The worlds of song-writing and ASMR draw ever closer. Last week Phoebe Bridgers appeared on an ASMR Youtube channel, and this week Big Thief’s Adrianne Lenker releases a pair of solo albums recorded with a binaural mic, capturing every tiny alcove of her voice, alongside ASMR-type sounds – fire, a paint brush, pine needles, whispers – in a wood cabin that “felt like the inside of an acoustic guitar”.
April was a month of hollowed-out space and time for a lot of us this year. Lenker spent it in the aforementioned cabin in deepest Massachusetts, demanding “emptiness, tell me about your nature,” as she wrote and recorded songs that are sparse yet thick with harmony. Making music in a wood cabin sounds all a bit bearded hipster, but with Lenker it’s not a pose: her voice belongs to the natural surroundings.
Lenker’s solo work always remains as refined as the full-band output of Big Thief, yet it’s rawer, stripped of snares, her writing laid bare. A fast and prolific crop of songs on albums like 2018’s ‘abysskiss’ earned Lenker critical adoration and fans like Laura Marling and Carly Rae Jepsen, and it’s easy to see why. Emotional dial twisted high, her music is a direct channel of feeling rather than a product of heavy labour.

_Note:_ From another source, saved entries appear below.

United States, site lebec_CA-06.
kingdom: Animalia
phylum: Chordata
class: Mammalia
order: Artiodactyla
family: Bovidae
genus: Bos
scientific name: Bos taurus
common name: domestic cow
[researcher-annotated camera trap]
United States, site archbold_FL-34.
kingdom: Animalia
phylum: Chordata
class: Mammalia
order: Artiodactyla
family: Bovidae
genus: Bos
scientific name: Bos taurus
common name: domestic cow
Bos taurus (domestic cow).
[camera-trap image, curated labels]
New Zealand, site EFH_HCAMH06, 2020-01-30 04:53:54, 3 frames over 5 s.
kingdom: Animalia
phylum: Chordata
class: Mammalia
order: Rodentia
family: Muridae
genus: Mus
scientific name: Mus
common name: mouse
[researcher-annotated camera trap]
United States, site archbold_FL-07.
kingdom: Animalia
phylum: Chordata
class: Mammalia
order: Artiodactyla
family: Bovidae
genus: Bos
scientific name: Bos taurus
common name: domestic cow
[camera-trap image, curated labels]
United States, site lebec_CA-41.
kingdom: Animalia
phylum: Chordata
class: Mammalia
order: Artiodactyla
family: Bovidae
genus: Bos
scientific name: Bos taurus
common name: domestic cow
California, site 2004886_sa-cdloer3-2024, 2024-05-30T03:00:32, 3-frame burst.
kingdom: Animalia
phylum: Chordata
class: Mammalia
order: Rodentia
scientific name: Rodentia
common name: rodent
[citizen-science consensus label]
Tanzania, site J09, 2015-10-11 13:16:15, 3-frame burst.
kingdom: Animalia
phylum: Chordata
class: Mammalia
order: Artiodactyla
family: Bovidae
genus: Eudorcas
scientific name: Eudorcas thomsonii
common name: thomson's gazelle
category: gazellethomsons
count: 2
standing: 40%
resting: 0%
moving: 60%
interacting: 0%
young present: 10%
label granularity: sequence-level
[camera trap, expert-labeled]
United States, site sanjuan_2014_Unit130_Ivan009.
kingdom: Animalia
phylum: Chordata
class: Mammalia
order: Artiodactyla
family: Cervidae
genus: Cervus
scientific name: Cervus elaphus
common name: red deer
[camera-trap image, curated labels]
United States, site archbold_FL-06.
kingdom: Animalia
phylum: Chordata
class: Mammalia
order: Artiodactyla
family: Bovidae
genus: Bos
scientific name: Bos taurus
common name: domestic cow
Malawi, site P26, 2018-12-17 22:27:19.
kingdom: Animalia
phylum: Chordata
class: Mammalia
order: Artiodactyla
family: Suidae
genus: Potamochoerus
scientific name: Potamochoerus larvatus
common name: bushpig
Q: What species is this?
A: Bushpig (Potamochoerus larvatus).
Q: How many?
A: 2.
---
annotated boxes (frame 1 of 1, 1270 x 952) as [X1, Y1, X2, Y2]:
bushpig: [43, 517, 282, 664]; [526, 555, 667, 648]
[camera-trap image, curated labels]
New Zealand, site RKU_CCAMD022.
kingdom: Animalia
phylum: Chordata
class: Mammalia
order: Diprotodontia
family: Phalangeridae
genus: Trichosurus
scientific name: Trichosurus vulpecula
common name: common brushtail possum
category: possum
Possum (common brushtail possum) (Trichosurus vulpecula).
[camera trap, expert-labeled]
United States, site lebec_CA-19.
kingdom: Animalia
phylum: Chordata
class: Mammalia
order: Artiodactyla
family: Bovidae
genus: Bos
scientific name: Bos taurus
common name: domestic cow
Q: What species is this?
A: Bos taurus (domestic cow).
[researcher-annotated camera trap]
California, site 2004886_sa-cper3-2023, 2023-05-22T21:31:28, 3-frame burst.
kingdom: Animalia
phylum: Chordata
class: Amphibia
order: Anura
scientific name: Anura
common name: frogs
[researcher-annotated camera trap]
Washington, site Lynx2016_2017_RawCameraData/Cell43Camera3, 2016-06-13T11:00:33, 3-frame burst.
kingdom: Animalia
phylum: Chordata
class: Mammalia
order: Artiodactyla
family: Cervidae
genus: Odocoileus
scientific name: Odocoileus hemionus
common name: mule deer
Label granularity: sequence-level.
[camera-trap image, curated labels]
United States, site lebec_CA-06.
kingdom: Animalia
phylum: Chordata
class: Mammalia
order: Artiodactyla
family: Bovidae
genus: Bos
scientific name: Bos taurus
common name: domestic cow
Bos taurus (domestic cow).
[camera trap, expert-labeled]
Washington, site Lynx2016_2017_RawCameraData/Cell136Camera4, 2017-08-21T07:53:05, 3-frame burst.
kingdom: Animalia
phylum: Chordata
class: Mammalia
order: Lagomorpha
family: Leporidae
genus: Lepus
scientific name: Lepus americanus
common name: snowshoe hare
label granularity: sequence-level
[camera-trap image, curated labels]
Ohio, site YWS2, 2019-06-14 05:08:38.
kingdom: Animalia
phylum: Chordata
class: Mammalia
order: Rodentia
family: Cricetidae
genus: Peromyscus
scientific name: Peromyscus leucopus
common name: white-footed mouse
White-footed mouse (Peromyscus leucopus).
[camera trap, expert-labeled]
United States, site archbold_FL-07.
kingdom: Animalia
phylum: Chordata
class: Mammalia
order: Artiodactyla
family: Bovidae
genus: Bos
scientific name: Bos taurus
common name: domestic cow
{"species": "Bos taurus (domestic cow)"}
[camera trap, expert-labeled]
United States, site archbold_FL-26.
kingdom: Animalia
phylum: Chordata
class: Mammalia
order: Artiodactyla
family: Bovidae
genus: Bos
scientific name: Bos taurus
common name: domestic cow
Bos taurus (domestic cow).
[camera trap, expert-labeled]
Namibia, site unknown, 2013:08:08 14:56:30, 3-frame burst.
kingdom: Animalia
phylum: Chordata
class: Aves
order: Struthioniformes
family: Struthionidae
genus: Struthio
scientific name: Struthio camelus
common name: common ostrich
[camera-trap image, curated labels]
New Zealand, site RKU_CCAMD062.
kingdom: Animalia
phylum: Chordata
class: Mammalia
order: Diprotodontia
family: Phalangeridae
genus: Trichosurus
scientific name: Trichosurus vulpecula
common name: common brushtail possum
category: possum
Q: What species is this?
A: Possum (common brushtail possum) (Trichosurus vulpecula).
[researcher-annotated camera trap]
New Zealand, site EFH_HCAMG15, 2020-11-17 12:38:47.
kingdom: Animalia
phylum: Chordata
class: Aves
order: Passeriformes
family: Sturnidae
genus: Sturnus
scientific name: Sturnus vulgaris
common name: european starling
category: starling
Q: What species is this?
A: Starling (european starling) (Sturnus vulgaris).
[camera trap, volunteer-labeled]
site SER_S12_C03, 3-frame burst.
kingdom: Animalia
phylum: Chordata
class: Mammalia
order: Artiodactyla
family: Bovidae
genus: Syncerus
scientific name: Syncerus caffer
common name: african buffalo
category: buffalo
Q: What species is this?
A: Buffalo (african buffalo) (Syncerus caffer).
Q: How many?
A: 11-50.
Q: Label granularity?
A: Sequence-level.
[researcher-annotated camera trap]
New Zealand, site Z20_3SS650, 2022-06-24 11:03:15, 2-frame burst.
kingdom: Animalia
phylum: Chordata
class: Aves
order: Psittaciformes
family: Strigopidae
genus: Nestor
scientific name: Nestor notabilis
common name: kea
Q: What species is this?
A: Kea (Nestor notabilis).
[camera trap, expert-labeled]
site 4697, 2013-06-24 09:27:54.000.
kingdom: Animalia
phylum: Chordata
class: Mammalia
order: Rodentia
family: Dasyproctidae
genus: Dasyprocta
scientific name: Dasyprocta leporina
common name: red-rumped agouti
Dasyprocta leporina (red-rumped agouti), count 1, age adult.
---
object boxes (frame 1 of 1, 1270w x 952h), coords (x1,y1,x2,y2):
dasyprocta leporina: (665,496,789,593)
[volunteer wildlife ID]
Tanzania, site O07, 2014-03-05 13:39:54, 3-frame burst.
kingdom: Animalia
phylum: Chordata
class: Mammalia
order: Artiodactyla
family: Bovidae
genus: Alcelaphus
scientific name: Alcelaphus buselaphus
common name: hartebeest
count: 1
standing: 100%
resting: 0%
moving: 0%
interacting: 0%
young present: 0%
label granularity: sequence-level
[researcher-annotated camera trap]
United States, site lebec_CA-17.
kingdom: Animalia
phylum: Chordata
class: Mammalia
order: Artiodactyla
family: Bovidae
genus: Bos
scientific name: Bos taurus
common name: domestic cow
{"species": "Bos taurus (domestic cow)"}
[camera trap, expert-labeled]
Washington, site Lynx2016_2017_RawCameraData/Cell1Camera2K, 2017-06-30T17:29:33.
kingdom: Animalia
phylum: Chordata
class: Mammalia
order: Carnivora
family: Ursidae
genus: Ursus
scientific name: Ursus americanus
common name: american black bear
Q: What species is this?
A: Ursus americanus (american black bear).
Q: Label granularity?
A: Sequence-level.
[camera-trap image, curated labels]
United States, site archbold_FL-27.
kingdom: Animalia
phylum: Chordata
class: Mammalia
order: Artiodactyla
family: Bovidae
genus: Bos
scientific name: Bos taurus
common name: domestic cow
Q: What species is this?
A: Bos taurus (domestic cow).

On ‘songs’, Lenker emerges from the tunnel of a break-up, blinking in the bright April light. Like throwing out a good winter coat at the start of summer, she’s tempted to discard the memories that feel burdensome. But she knows one day they’ll be good memories, so she captures them before they’re forgotten. She layers complex fingerpicked melodies on tape, and floods them with remembered fragments and plain honesty. Nature follows her everywhere: blueberries, cherry juice, red oak, moss, smoke, every season, every colour of every sky. She notes that “you are as far from me as memory”, a statement as deliciously ambiguous as anything Bob Dylan would write. By ‘dragon eyes’, near the album’s end, she removes the “you” of her heartbreak from the words, stripping down to herself: “I just want a place with you / I just want a place”.
Given her emotive pelt, Lenker’s lyrics are startlingly brief, and written down can seem small, even glib. The shrug of ‘not a lot, just forever’ would’ve made a good Tumblr blog name ten years ago. The line “wanna listen to the sound of you blinking” almost reads like a tweet sent in beer-fuelled sentiment, but it’s a completely different creature when Lenker sings it. You’re compelled to rewind, and hear the barely-camouflaged poetry. Comparisons to Dylan or Joni Mitchell feel corny yet irresistible: songs like ‘zombie girl’ get so close to the undefinable quality that makes those artists great. But really, there is nobody quite like Lenker.
Acoustic guitar is the only ‘real’ instrument on both albums. When you’re a lyricist as skilled as Lenker, though, your guitar-work is oft overlooked. ‘instrumentals’ partly fixes that. Of its two tracks, ‘music for indigo’ roams over twenty minutes, ‘mostly chimes’ sixteen, requiring a focus often shelved in this snippety TikTok era. The binaural mic captures guitar, chimes, birds, footsteps, and sighs, the intimacies of Lenker’s environment and musicianship. It’s hard to completely lose yourself these days – there aren’t enough wood cabins to go around, for a start – but ‘instrumentals’ gets you pretty close. Its presence ensures that the tracks on ‘songs’ aren’t caught in a context-less zoo, but breathe untethered in their natural setting.
Lenker’s music constantly invites adjectives like ‘instinctive’, ‘intimate’, and ‘vulnerable’, and all of these are true, but bury the force that sets her apart. Like ASMR videos, these two new albums allow you to be still. But any contemplation or resolution really occurs via Adrianne Lenker’s vigour and, yes, vulnerability – which is probably why listening to ‘songs’ and ‘instrumentals’ feels like pressing down on a bruise, then letting go.